Plugin doesn't respect AWS BackupStorageLocation insecureSkipTLSVerify flag

[mymasse]

Describe the bug

We use a private S3 storage appliance which doesn't have a valid TLS certificate. In our AWS we have set the insecureSkipTLSVerify config value to 'true'. However when the vSphere plugin attempts to upload snapshots to S3 if fails with x509: certificate is not valid for any names, but wanted to match.
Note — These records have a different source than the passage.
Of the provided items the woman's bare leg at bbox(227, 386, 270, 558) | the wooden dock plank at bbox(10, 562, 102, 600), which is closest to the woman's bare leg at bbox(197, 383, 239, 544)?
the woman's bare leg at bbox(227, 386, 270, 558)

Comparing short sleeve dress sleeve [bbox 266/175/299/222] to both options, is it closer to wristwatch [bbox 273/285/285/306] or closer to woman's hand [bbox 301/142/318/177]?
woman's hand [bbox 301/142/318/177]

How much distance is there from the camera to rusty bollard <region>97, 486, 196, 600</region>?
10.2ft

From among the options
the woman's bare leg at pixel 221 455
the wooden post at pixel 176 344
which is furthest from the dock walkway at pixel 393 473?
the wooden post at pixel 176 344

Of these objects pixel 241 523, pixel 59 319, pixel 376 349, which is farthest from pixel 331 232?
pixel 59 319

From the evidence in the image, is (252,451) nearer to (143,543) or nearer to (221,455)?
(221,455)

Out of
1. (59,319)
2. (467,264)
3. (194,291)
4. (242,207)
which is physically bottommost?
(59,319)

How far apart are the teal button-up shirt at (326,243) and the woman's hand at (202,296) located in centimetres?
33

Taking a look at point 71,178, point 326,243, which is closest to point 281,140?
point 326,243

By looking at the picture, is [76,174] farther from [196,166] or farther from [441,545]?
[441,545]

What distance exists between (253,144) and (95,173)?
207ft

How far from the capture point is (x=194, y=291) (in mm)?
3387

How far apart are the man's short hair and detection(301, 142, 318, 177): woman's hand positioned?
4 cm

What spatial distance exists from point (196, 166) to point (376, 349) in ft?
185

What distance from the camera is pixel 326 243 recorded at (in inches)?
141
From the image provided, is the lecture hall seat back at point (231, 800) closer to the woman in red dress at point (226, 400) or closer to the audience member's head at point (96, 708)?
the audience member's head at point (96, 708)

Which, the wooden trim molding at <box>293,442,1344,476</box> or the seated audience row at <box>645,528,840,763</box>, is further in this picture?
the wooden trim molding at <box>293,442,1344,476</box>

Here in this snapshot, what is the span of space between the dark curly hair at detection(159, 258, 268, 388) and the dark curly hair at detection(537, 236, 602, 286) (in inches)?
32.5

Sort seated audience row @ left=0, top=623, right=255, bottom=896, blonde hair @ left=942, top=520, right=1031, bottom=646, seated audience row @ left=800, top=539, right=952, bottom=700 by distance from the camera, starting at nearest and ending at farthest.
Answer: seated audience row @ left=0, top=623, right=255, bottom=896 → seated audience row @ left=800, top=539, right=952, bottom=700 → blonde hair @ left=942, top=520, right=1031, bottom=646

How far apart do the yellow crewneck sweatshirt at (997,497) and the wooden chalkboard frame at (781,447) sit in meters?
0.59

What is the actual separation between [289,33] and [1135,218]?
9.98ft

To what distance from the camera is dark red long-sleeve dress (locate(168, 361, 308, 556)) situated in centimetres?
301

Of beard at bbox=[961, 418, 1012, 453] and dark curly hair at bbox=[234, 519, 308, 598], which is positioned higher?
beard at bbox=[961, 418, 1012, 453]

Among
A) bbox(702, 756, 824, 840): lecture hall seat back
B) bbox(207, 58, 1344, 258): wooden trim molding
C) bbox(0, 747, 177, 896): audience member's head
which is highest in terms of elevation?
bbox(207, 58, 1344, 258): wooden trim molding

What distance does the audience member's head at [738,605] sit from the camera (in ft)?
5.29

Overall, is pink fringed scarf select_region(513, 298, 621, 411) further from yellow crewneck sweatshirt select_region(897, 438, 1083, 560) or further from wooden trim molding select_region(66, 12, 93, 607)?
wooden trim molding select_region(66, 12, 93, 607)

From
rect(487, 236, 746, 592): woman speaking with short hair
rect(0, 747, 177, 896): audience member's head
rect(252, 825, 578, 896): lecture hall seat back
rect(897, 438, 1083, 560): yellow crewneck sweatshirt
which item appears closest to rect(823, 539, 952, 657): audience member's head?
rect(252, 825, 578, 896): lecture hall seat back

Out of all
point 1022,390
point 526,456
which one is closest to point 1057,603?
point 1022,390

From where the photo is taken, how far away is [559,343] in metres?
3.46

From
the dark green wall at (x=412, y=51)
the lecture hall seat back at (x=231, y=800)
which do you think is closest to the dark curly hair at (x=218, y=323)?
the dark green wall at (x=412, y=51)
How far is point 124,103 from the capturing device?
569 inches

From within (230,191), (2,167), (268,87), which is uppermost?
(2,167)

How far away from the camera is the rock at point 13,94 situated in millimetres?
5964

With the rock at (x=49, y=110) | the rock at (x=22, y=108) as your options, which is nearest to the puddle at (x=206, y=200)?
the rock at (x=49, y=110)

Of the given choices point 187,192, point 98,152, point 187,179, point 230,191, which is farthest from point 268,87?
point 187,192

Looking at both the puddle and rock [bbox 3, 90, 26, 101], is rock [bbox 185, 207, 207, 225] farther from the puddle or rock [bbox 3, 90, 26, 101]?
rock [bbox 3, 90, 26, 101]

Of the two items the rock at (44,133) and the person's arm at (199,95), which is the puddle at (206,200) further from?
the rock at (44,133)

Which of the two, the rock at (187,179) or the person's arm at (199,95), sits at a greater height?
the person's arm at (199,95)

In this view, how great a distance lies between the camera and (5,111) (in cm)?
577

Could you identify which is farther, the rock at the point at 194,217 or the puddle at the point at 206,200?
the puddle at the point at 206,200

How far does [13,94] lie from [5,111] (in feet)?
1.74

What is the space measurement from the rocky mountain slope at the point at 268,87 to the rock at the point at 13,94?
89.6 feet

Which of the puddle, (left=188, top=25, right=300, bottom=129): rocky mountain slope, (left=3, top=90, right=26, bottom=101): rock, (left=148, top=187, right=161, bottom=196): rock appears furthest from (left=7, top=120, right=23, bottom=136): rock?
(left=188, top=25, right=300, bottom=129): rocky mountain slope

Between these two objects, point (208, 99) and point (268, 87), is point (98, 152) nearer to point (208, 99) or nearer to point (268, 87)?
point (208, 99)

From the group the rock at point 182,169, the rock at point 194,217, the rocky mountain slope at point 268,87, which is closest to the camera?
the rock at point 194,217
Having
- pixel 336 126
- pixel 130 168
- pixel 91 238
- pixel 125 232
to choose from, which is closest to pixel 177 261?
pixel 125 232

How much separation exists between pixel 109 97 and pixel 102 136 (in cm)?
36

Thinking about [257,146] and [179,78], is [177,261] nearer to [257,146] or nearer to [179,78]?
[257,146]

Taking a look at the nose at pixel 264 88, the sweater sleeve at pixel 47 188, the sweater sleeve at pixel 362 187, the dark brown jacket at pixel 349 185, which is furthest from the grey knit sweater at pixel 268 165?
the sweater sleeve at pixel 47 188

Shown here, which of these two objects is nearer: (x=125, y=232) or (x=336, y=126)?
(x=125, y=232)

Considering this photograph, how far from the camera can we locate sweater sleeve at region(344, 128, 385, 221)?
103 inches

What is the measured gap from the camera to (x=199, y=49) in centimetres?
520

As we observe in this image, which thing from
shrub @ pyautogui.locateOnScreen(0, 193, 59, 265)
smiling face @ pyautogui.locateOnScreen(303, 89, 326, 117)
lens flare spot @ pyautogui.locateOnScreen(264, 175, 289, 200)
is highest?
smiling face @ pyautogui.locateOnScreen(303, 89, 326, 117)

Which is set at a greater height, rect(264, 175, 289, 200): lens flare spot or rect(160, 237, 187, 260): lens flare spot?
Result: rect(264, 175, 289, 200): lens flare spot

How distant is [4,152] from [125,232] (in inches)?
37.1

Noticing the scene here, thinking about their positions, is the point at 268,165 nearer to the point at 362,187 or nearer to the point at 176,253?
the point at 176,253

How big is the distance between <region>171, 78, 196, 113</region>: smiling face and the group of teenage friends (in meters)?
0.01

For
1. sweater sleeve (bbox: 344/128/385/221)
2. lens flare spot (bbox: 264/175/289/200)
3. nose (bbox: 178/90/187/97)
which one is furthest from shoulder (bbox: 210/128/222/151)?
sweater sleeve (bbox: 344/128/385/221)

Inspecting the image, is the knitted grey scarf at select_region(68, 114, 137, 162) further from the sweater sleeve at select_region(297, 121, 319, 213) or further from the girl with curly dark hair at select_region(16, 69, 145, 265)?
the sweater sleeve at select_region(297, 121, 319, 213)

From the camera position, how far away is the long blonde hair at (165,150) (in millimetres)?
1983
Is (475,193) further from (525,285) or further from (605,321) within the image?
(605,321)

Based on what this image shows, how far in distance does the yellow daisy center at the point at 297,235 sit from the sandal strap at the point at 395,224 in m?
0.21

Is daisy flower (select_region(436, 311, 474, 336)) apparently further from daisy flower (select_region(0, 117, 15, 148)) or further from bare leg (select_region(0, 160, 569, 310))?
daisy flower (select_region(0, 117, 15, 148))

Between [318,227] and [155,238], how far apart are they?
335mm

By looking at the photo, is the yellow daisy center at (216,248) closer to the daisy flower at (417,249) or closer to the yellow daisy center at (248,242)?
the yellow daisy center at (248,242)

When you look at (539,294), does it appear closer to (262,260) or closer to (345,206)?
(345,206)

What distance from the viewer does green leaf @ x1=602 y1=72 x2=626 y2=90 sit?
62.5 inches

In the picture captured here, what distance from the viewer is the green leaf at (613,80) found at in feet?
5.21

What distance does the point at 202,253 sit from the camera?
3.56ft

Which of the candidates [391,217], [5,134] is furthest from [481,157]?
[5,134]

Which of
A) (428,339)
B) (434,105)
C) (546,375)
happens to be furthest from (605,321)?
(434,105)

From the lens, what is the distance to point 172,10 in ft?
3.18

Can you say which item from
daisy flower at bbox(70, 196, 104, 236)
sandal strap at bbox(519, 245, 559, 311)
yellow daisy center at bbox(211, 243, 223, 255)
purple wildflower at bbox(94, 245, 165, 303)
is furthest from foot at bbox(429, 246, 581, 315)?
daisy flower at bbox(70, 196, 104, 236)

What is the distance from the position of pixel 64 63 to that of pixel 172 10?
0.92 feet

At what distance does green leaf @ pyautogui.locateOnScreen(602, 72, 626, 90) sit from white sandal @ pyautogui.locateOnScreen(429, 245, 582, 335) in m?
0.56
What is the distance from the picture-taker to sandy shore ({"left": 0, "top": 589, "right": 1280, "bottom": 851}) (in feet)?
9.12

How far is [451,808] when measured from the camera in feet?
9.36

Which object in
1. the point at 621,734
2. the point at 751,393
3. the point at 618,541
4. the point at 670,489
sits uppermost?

Looking at the BackupRepository and BackupRespositoryClaim CR we see that that flag is not brought over.

To Reproduce

On a private S3 with an invalid TLS certificate with a BackupStorageLocation like this:

apiVersion: velero.io/v1
kind: BackupStorageLocation
metadata:
  name: default
  namespace: velero
spec:
  provider: velero.io/aws
  objectStorage:
    bucket: my-bucket
    prefix: my-prefix
  config:
    region: us-east-1
    s3ForcePathStyle: "true"
    s3Url: "http://minio:9000"
    profile: "default"
    insecureSkipTLSVerify: "true"

Expected behavior

Backup should be succesful

Troubleshooting Information

Chart version: 2.29.4
Velero server version: 1.8.1
AWS plugin version: v1.4.1
vSphere plugin version: v1.3.1
Kubernetes: Vanilla
Kubernetes version: 1.21.5+rke2r2
vSphere CSI driver: v2.2.1

[xing-yang]

To support this, we need to handle the insecureSkipTLSVerify flag in the plugin code: https://github.com/vmware-tanzu/velero-plugin-for-vsphere/blob/v1.4.0/pkg/utils/utils.go#L345.

[CmdrSharp]

This feels like a not uncommon use-case, given that backup storage is often an on-premise task. What are the odds of this being handled in the near future?